Tuesday, February 10, 2009

100 Years Ago Today

Dad on Rialto Beach, 2002
Olympic National Park, Washington State

My dad was born in Omaha, Nebraska on February 10, 1909. He was born at home, so there's no record left of the time of day, though I'm certain my sweet grandmother remembered that day very well.

Because of the dementia the last few years of his life, dad insisted he was already 100 to anyone he met. I'm sure his late 90s certainly FELT like one hundred years of living!

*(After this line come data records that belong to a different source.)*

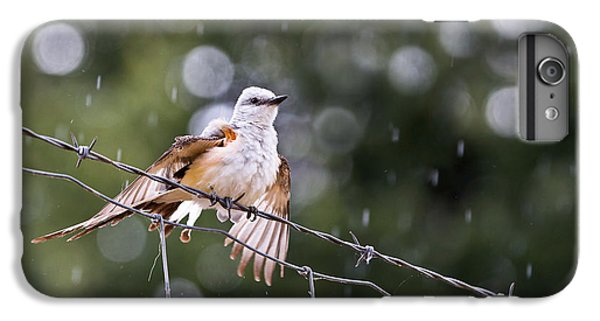 Revelling In The Rain IPhone 6s Plus Case by Annette Hugen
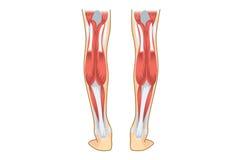 Wadenmuskel des Menschen Stockbild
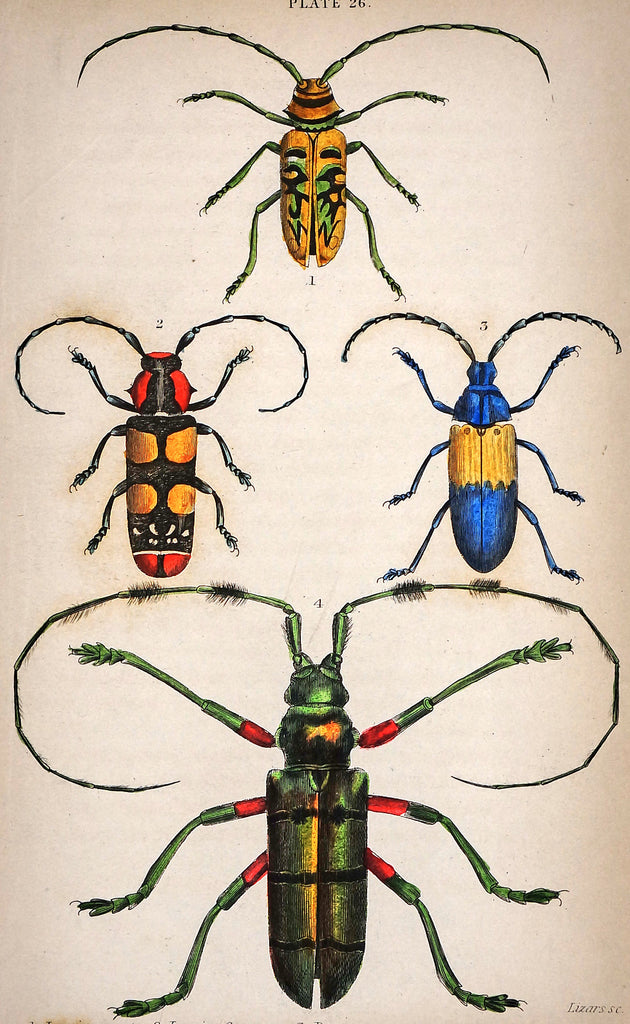 Lamia Longhorn Beetles, Hand Colored Engraving (1835) - Original and Authentic Vintage Poster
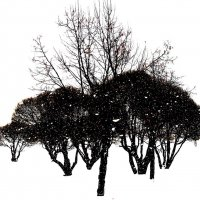 Зимняя графика :: Tanja Gerster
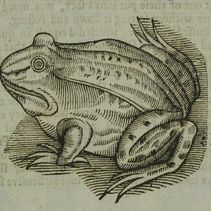 Early-modern Frogs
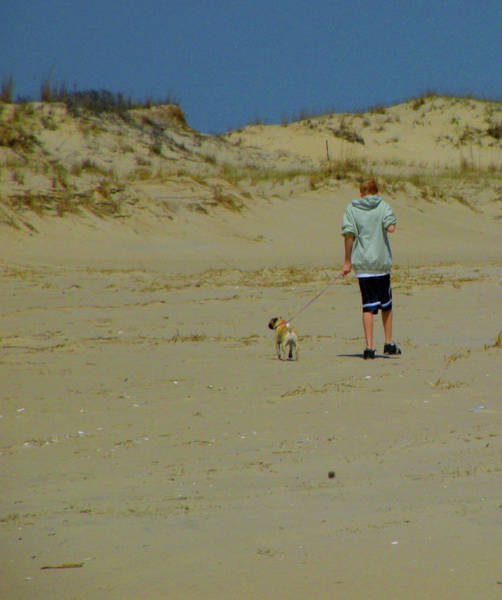 Photograph - A Boy And His Pug by Trish Tritz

Dad and I used to go to the local mall for ice cream and people watching, two of his favourite things all his life. One time there was a club of cute nerdy boys from the nearby junior high school meeting next to where dad and I sat with our ice cream in the Food Court. Dad kept staring at the boys, asking me "Why do they like to wear their pants down around their read ends like that?"

A couple of the boys at the adjoining table were giving dad the eye, too, so when their meeting broke up I told them dad wanted to know why they wore their pants like that. "We just like it, that's all" one of the piped up. "You like to wear your hat like that, so I guess we're even." Dad grinned and said "Oh, we're not close to even....I'm a hundred years old!"

The two boys dropped their stuff and immediately came over, eyes wide. "You're a HUNDRED?" asked one in a tone of hushed awe. "Well, purt' near...I'm 94!" "When my dad was your age," I inserted, "he didn't have electricity in his house and no one he knew owned a car, either!" "Wowww... no tv?" Dad just laughed, "Nope, no tv, no radio, no computer, no electric lights in the house."

Silence reigned as the two young men tried to wrap themselves around such a foreign world. And then the younger one lit up with a question that it was clear he thought would help him understand just how old dad was. "Did you know Benjamin Franklin and George Washington?" "No," he laughed, "but I knew the first Americans in space, and Teddy Roosevelt was President when I was born." "Wowww...that is SO cool! I've never met ANYone as old as YOU!"

There was a wonderful meeting of like minds there. Dad may have been 85 years older than them, but they were three of a kind. I really hope those boys tucked that meeting away somewhere in their psyches, and that someday they pay it forward. Dad would've liked that a lot.
Dad, Age 97, one week before he Left The Building
If you'd like to read a little more about my father, and see a few photos, I have compiled a series I wrote about him on a single webpage.

1 comment:

Joyce said...

What a lovely man your father appears to be! I love that smile.